Saturday, June 22, 2013

Apparent Transmutation.

New York Times 100 years ago today, June 22, 1913:
British Scientists Discover Four Elements in Hydrogen Tube.
Special Cable to The New York Times.
    LONDON, June 21.— At the scientific meeting of the Chemical Society held in London this week an interesting communication was made on the subject of the presence of helium and neon in tubes containing hydrogen, through which an electric discharge had been passed.
    Some months ago Prof. J. Norman Collie and H. S. Patterson read papers before the Chemical Society that caused a great stir at home and abroad as tending to show the apparent creation of elements. At that time they described how both helium and neon could be produced in hydrogen gas by passing a powerful electrical discharge through hydrogen. Since then they have repeated the experiment many times. Moreover, it has received confirmation from the fact that the experimenter, Dr. Mason, in a note sent to the Chemical Society, describes how he also obtained neon by the subjection of hydrogen to the same treatment, and presented some additional facts.
    It has been noted that the amount of hydrogen in the experimental tubes steadily disappears during the electrification. Evidence was also presented to show that a peculiar gas appeared in the tubes that gave the spectrum of carbon. Hitherto, carbon had been known to exist only in solid shape, either as a black solid or as a diamond.
    This curious carbon gas, when subjected to an electrical discharge in contact with mercury, entirely disappears. In many ways it resembles the substance first discovered by Sir Joseph J. Thompson and called by him "X3."
    Since their first paper was read Messrs. Collie and Patterson have made several experiments with tubes without electrodes, in order to eliminate the possibility of the gases, and helium and neon, coming from the substance of which electrodes are made.
    In this they were successful, and by the means of a powerful alternating current in a coil of wire, wound about a bulb in which hydrogen was present, they produced both helium and neon.
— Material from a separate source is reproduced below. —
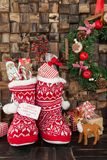 Little knitted boots with presents. Little red knitted boots with presents and treats for christmas Royalty Free Stock Photography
    An extraordinary result was also obtained in examining the metal that splashed off from the electrode during the electrical discharge in the tube. This metal always contained something that was apparently sulphur, for on dissolution in acids the various metals used for electrodes, namely, copper, palladium, magnesium, and platinum, invariably gave a white precipitate with a solution of barium chloride.
    Up to the present four so-called elementary substances, helium, neon, carbon, and sulphur, have appeared in these electrified tubes, and hydrogen disappeared at the same time.
    As the greatest care is taken to start the experiments with none of these four elements present in the tubes, their appearance is regarded as most remarkable. Whatever the explanation may be, the facts will need further verification, and many more experiments will have to be tried before it is proved definitely whether or not they are produced from hydrogen.